A LITTLE VISIT TO USM PENANG
Assalamualaikum and salam sejahtera.. p/s : malam ni saya nak update entry dengan berspeaking London okay.. halal.. hehehe
Ehem3.. so as mention is the title.. sort of title.. today I went on a little trip to Penang, mainly as I went there to represent our university, Universiti Teknologi MARA to this convention called, Karnival Kerjaya.. which I sort of quit a lose for us as a second year student. Why? Well, as far by the name, it is a convention in search for new recruits.. and in order to be recruited, you need to graduated first.. and all of us are undergraduate. So it’s a lose. As we approach each booth and as we mention that we’re only a 2nd year student, they began to explain things lazily to us. Anyway around, at least they did explain things right. Then we went to Suntech building, for which at first we thought was a complete waste of time. We were the last batch of the group, and then I am very glad to be there. Sort of a new light is shone into my life. I feel like a new hope is breath into me. Yeah, the program in the suntech building was for those whose interested in further study overseas, and they offer free group consultation with the representatives from involved universities.
We were told of how things work out there, how to apply, scholarship and stuff, yeah.. basic things and yet full of information. Give you sort of an idea to plan your future. I even get cheered by Ester, one of the girls there who apparently very supportive of me taking masters in psychology. Wow.. Thinking of it already chills me off.

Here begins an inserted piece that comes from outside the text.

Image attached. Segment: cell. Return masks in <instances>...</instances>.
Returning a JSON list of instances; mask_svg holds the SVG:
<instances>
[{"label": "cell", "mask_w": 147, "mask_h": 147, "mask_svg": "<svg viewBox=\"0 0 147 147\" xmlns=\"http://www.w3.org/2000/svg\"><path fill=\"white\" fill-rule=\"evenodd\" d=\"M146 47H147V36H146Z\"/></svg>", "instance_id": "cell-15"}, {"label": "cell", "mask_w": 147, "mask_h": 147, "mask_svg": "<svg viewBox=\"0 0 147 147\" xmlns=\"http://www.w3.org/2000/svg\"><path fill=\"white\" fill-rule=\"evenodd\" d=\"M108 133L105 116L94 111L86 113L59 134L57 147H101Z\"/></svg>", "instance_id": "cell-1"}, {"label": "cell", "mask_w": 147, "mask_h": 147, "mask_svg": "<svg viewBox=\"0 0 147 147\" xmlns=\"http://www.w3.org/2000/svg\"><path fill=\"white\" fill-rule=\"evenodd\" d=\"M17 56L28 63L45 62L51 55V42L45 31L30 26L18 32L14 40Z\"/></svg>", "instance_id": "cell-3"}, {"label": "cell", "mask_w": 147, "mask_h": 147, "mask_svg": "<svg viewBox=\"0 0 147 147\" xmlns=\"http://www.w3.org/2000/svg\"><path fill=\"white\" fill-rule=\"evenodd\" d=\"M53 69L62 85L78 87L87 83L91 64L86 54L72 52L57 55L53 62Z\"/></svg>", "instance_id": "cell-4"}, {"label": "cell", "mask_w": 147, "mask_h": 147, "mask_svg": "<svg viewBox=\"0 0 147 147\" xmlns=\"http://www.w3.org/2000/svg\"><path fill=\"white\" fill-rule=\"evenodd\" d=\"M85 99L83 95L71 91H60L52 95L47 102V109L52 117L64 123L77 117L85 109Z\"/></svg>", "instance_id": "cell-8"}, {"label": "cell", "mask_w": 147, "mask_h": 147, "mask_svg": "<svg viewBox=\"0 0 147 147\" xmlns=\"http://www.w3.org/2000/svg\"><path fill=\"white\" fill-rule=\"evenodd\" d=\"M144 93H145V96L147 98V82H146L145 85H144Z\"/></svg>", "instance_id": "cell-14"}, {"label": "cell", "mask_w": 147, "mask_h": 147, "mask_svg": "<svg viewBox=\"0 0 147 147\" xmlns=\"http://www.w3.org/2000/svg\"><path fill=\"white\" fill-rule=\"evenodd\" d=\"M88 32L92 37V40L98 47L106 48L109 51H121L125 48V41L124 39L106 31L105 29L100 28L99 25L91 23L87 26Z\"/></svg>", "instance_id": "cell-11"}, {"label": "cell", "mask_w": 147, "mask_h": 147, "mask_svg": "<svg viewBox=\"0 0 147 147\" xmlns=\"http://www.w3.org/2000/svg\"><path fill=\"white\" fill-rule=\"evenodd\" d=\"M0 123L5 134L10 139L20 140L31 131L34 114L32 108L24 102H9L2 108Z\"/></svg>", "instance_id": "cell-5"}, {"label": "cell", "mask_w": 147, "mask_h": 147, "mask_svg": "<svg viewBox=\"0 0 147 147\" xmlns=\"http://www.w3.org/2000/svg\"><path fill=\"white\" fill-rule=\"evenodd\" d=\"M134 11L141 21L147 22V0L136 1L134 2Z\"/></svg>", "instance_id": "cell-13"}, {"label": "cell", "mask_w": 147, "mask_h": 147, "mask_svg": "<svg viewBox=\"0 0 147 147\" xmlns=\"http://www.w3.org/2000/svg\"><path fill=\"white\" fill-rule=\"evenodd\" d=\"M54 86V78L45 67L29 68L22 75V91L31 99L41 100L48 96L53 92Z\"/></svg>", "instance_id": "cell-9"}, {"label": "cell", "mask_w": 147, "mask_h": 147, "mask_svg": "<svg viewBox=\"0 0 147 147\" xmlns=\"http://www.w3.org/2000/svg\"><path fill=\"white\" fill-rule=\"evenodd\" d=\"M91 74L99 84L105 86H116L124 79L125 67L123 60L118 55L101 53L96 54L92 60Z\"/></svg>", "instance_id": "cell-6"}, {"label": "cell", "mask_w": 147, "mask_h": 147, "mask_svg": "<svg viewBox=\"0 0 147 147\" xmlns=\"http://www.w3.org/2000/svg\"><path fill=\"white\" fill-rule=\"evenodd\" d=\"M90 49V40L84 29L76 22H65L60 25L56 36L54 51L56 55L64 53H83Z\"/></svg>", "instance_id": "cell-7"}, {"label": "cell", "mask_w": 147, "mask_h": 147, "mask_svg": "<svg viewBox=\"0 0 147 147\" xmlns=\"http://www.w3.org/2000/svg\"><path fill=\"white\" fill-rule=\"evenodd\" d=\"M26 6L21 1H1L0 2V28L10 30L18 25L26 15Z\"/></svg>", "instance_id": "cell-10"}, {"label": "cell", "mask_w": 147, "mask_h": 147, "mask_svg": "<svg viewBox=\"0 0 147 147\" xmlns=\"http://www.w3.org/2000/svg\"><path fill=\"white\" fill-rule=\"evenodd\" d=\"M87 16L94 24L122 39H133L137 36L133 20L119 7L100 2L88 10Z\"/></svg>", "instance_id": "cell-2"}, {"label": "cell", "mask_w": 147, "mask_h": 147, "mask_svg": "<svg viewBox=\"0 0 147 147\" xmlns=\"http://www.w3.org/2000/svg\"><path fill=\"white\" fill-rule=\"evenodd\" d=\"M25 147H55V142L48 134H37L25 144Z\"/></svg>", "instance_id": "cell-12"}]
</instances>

Anyway, that’s not really my point. What I’m trying to blog is.. being there.. able to be there.. Participate.. and sees things with my eyes.. I think I see which path I am choosing. I can see who am I 10 years from now and I can see exactly what I wanted. I don’t know if the motivation would last long enough for me to survive the whole semester and improved my grades, but I pray to God a lot that He would listen to me. Hear my heart and grand me this one wish. After all this struggling, I really think I know what I want now. And to get what I want, I must achieve few things first.
If you really want something, you don’t asked for it.. You demand it.
Yet, I am just a mortal which have no power to demand things from my God the Al-mighty. But I know He always listens. And he knew what I think of it now. He knows what’s best for me yet He knows how much I wanted this. I have made up my mind; and I hope it would be His turn to change His, and let luck accordance my will. Insyaallah.
P/s : terima kasih tak terhingga kepada Wan Nur Aisha binti Mahd Rashid and Wan Mohamad Nadzri bin Wan Hasan..sebab sudi meluangkan sedikit masa untuk bertemu dengan saya. Yie sampai tak perasan dah terpakai selipar toilet sebab takut tak sempat nak jumpa. Cha plak jalan kaki tetengah panas semata2 nak dating jumpa.. dah tu siap belanja ice cream mahal lagi.. * faaaaaaaaaaaa* ahaks~ thanks anyway.. really appreciate effort you guys.. that’s lift up my mood for the whole week before Aidiladha break.. J
p/s II : I know, simple entry.. not much details.. hehehe.. nanti I rajin I update lg yer.. cerita detail untuk hari ni.. but now.. I’m extra sleepy.. got to wake up early tomorrow to finished lab report.. *faaaaaaaaaaaaaaa* hahaha. Okay?